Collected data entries
* * * * * * * * *

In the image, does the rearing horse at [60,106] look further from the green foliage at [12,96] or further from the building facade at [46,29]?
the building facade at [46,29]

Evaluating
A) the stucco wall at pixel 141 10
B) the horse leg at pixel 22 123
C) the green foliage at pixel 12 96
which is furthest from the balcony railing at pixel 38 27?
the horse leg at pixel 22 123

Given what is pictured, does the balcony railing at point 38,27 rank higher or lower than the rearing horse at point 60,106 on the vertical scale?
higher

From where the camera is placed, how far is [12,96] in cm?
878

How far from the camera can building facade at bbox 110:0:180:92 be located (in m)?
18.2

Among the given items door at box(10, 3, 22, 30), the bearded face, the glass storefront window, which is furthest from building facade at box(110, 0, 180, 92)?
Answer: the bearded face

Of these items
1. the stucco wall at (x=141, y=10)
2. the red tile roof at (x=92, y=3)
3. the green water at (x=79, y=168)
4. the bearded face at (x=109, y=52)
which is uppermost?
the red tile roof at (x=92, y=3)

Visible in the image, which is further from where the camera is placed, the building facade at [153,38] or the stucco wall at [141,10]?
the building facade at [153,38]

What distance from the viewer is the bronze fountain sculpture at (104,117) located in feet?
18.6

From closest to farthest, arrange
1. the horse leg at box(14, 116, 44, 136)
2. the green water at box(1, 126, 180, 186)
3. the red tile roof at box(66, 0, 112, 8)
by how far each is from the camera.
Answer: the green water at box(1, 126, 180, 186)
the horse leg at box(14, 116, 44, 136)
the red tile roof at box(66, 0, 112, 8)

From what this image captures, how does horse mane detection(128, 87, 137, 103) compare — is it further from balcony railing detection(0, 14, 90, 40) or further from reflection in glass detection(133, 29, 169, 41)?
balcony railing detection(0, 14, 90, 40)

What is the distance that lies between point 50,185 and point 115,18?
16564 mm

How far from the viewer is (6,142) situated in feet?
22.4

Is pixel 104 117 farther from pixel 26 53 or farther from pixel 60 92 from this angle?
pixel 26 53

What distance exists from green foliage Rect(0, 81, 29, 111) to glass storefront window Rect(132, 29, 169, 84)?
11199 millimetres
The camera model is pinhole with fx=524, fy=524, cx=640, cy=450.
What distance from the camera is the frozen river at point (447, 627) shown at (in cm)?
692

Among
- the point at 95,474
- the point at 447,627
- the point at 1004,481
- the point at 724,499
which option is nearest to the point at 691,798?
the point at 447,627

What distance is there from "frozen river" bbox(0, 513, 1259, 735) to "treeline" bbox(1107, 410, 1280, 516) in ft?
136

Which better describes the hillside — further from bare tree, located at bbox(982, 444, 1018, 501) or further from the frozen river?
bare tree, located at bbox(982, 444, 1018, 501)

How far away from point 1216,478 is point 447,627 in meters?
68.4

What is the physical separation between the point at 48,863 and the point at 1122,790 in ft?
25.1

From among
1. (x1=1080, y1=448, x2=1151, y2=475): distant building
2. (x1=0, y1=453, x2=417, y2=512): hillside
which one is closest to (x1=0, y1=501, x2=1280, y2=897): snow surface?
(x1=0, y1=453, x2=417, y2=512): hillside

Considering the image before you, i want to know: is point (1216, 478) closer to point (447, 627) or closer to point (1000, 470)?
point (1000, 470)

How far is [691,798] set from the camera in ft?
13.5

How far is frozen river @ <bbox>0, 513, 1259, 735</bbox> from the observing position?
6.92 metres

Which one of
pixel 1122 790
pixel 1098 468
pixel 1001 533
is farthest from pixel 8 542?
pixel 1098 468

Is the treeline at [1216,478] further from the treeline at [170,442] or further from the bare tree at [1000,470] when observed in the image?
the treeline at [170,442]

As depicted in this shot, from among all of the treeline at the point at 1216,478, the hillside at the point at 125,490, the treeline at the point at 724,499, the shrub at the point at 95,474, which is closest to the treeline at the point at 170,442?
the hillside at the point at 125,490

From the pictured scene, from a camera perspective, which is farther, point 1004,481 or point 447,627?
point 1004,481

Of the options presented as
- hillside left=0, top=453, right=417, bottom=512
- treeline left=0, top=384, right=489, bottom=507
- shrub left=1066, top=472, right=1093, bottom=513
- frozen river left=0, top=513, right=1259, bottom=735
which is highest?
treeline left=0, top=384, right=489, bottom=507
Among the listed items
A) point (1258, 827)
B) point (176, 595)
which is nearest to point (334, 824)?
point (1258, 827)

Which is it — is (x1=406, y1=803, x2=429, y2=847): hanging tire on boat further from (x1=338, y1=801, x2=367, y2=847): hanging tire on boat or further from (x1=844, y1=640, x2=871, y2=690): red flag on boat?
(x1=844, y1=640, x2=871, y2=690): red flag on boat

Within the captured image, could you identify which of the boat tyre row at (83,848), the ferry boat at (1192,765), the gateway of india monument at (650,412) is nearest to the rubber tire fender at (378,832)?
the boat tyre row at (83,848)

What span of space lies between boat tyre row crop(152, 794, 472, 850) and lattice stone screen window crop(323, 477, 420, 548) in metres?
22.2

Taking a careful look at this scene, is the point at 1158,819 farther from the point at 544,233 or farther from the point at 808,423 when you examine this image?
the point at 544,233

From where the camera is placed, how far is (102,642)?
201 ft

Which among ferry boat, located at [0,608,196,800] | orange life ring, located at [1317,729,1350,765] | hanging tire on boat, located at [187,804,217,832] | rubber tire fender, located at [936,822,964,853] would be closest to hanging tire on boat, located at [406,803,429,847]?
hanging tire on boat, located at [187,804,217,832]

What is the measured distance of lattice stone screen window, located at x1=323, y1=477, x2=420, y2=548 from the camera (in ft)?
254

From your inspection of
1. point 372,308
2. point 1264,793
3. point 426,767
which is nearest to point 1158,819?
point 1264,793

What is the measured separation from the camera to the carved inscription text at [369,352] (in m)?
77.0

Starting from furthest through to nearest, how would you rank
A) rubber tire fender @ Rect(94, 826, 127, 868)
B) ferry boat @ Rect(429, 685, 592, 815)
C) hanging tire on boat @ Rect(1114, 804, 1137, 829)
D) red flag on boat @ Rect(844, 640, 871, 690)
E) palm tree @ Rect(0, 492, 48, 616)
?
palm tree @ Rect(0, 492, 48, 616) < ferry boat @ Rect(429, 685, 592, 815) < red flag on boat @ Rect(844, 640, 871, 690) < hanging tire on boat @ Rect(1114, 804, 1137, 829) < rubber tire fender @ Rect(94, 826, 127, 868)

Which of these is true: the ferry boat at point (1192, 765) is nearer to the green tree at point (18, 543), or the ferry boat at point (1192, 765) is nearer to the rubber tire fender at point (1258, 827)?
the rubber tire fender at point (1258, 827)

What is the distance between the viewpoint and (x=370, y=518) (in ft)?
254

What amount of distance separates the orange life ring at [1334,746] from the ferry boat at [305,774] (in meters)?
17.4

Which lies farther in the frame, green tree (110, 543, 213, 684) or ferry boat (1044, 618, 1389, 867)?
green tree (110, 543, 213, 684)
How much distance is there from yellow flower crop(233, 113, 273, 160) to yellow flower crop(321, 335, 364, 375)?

* * * * * * * * *

> Exercise aim:
Recast the entries from the line containing "Among the given" through the line containing "Answer: the bearded face", inclusive, as a two-column CSV with the columns text and answer. Give one row per entry, put each field in double quotes, and replace any line breaks with spaces.

> Solution to this task:
text,answer
"Among the given items door at box(10, 3, 22, 30), the bearded face, the glass storefront window, which is furthest from building facade at box(110, 0, 180, 92)?","Answer: the bearded face"